British Prime Minister Boris Johnson makes a statement on his first day back at work in Downing Street, London, after recovering from a bout with the coronavirus that put him in intensive care, Monday, April 27, 2020. The highly contagious COVID-19 coronavirus has impacted on nations around the globe, many imposing self isolation and exercising social distancing when people move from their homes. (AP Photo/Frank Augstein)

Britain could be at risk of medicines shortages if a post-Brexit deal falls through because the corona­virus crisis has “used up entirely” emergency stockpiles, the Government has been warned.

The pharmaceutical industry privately told ministers that global supplies were so low it would be difficult to amass new stockpiles in time for the December 31 deadline for the UK quitting the EU’s trade bloc.

Fears that the UK could crash out without a deal were stoked on Friday when EU chief negotiator Michel Barnier attacked the Prime Minister for “backtracking” on past political agreements and said talks towards a deal had failed to make progress.

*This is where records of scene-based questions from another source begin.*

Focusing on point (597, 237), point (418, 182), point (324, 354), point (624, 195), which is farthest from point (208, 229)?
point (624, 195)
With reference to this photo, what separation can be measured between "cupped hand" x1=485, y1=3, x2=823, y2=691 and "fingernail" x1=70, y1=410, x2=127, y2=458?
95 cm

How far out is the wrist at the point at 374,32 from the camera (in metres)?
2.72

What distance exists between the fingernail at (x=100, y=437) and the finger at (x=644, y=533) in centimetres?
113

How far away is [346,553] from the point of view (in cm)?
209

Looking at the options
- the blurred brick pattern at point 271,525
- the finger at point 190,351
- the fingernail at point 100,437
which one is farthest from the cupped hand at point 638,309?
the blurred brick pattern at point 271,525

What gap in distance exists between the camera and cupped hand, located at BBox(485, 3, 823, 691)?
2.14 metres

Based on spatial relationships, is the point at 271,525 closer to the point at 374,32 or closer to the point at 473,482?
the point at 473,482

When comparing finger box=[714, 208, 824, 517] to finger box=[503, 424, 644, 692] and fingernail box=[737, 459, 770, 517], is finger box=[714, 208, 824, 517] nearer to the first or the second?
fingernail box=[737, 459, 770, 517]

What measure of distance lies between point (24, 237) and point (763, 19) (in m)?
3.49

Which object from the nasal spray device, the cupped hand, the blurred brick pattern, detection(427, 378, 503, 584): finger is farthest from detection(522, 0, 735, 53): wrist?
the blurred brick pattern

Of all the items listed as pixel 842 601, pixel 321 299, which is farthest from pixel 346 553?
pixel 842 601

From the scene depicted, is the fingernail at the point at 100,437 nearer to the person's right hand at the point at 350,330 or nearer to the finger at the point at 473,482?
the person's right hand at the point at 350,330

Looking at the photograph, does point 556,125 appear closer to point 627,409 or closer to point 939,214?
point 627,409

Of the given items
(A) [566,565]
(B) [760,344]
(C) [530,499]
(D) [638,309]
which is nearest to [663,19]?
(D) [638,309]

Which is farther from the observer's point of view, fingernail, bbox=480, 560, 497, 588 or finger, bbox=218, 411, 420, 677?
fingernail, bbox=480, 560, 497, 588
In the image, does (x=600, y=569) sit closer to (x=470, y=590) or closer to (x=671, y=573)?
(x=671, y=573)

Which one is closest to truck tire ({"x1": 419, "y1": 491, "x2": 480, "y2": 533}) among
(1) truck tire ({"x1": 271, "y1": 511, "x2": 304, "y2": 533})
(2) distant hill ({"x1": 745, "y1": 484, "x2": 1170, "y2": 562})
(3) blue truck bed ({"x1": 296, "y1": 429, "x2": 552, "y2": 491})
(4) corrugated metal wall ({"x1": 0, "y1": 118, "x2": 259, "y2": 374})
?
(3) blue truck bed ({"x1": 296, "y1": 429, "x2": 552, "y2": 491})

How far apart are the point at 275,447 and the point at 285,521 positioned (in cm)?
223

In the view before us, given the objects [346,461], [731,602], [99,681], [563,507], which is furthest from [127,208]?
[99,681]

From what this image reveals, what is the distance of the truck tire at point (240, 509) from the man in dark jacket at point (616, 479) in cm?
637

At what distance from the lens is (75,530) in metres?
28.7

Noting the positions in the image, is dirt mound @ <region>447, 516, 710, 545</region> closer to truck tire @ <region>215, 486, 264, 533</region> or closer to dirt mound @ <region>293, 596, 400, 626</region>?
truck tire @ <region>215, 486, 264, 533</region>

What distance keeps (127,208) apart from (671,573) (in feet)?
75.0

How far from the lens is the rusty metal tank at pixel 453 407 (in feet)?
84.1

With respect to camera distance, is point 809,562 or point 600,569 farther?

British officials claimed some progress had been made but No 10 was adamant that Mr Johnson would not postpone the final departure from the EU system of rules at the end of this year, making a no-deal departure possible.

Drug companies say stockpiles cannot feasibly be rebuilt in time, according to a private memo reported by the BBC.

The internal industry memo, written in May by pharmaceutical industry groups, said that after the pandemic is over there will be “less or zero product available in the market to allow for stockpiling a broad range of products” compared with 2019, when the industry paid for six weeks’ worth of stockpiles.

It added: “Preparations for the end of the transition period must complement plans to secure the supply of coronavirus therapeutic and supportive products.”

A government spokesperson said “robust contingency plans are in place” for a no-deal exit but the UK was seeking a relationship “centred on free trade”. Britain left the EU on January 31 but remains subject to many rules for the rest of the year.